I have noticed in my own journey that it seems to come and go. I cycle through highs and lows, feelings of success and failure, joy and pain, happiness and sadness. I have been told that this is normal. That this is known as “the experience of being human”. So there you are…a little perspective is good for the soul, right?!
But still, I hit the lowest low yesterday.
Looking back, it’s actually quite humorous (I can say that today. I couldn’t say it yesterday).
It all started yesterday morning as I was in a rush to get out the door, and forgot to have my morning coffee.
I was in caffeine withdrawal from about 11am onwards. My headache got worse and worse throughout the day, to the point where I was almost in tears anyway, because the physical pain was so unbearable.
I was sitting in Jake’s room, head in my hands, attempting to muster up enough energy to change his diaper. He came in, and I found just enough strength to pull him over to me, in order to begin the changing process. He got mad (he hates getting his diaper changed, and always throws a fit about it) and flung his body forward in protest. Hard. Right into my face. With such force that my eyes started watering.
I think that was what did it. I mean, come on, my eyes were already watering. I was well on my way there. So, I just let loose and turned on the waterworks. In the blink of an eye, I went from dedicated, loyal mother who was just trying to change a diaper, to sniffling, blubbering mess.

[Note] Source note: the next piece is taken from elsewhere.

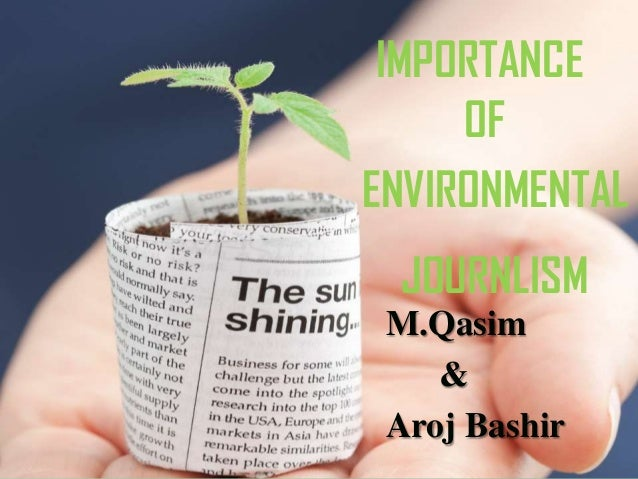 Importance of Environmental Journalism in Pakistan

I was crying because my head hurt.
I was crying because I have been feeling like I’m not doing enough for my boys lately.
I was crying because I’m pregnant and hormonal, and although my pregnancy hormones usually manifest themselves in bursts of irrational anger, they decided to switch it up and manifest themselves as unexplainable weeping.
I was crying because I’ve never had a 2 year old before, and I don’t know a thing about discipline, let alone discipline for a 2 year old who has Down syndrome.
I was crying because Jake is the pickiest eater alive and I am dead tired of fighting with him every meal.
I was crying because I just felt like a failure.
What happened next was amazing.
Jake, who evidently had no idea what to do with his blubbering mommy, burst out laughing!! He stood in front of me, and laughed and laughed; the deep, all-consuming belly laugh that he only does when he thinks something is incredibly humorous. And then he put his arms out and hugged me.
Cole walked in a couple of seconds later, took one look at me, and started kissing my face repeatedly.
And in that split second of laughter, hugs, and kisses, I knew.
I’m not a failure. I’m a mom. And it will be okay.